عنوان مقاله [English]
Objective:Since the discovery and representation of subjects contained in information resources is the most important goal in information description, analysis and retrieval systems, and since subject search is the most common type of user search in databases and library catalogs, in this study what is "subject" and how to analyze and extract subject matters in the process of determining subject keywords for an information resource, as well as some research and operational perspectives are discussed.
Methods:This conceptual paper uses documentary research method to examine the concepts of "subject" and "subject analysis", presented in a selection of related research works in the field of Information Science, as well as considering some corresponding concepts in the field of Computer Science and Natural Language Processing.

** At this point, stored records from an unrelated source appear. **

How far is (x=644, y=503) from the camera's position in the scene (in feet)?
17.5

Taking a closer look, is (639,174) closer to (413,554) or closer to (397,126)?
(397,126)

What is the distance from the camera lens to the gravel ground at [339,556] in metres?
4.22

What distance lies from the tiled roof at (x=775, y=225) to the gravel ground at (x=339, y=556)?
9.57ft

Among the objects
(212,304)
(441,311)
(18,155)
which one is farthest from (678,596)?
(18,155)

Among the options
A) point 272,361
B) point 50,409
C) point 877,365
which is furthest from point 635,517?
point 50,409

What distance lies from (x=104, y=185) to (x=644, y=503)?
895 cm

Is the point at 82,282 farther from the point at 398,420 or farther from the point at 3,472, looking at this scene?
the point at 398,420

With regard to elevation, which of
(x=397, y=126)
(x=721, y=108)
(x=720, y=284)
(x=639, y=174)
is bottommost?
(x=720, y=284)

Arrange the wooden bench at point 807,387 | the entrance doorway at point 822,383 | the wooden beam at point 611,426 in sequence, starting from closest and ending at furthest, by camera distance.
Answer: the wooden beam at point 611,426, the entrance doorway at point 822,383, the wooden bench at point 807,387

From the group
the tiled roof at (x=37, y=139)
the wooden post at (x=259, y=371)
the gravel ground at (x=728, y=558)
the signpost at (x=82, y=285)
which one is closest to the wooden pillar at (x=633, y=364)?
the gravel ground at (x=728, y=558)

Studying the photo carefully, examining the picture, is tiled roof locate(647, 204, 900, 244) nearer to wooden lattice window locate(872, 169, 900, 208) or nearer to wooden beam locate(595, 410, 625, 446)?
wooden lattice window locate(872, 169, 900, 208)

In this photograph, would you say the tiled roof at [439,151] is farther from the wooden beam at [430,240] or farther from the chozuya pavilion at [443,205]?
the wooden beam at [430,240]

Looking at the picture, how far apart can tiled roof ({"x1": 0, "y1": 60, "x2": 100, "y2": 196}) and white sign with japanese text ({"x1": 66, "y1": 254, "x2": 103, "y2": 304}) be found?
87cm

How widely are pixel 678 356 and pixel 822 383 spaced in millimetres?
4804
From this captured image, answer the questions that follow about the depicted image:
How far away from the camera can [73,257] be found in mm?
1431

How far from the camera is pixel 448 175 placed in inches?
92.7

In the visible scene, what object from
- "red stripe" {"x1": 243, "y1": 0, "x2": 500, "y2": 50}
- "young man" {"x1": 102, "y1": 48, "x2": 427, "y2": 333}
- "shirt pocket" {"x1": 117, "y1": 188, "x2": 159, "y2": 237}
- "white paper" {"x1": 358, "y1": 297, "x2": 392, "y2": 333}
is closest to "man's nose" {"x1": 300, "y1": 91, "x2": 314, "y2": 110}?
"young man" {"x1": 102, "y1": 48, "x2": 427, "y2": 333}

Results: Despite various interpretations of what "subject" is, which some assume to be an axiom, and its definition unnecessary, there is consensus, explicitly or implicitly, on its meaning of "aboutness". Subject analysis of information resources, as part of the indexing process, is the analysis and identification of stated topics and concepts and / or obvious features of the information source that may involve manpower, computer algorithms designed to identify textual terms, or the combination of the two is done. Each of these methods has its strengths and weaknesses. Search and retrieval problems due to the multiplicity of subject analysis tools and keyword assignment, low usage rate of standard descriptive schemas, inconsistencies between indexed terms assigned by a single indexer at different times, as well as between multiple indexers for the same information resource, human error in general, the inconsistency of users' search terms with the assigned keywords, and the lack of on time description of resources due to the growing production of them are among the weaknesses of the human subject analysis approach. The application of automated methods of artificial intelligence and natural language processing offers promising prospects for increasing speed and consistency in various processes of describing and organizing information, including the extraction of subject keywords. However, evaluating the efficiency of the output of these methods, alone or in comparison with the keywords of human production, specially from the perspective of users, is required.
Conclusion: In the competition of machine algorithms with the human mind in the analysis and recognition of resource subjects, the human mind excels; whether it is an indexer who expresses in his own language what the source is about, or a designer who can design a machine that mimics the computational steps of his mind to saves time and resources. Libraries and information centers can, far from rushing to replace conventional processes and procedures, use the various methods and tools available from the Natural Language Processing and Machine Learning fields to design and develop automated systems for indexing and extracting or assigning subject keywords - and in the larger perspective, automated classification- to use resources (financial, human, and time) for the ultimate goal of maximizing productivity, shortening the subject access path to resources for users, and facilitating the description process.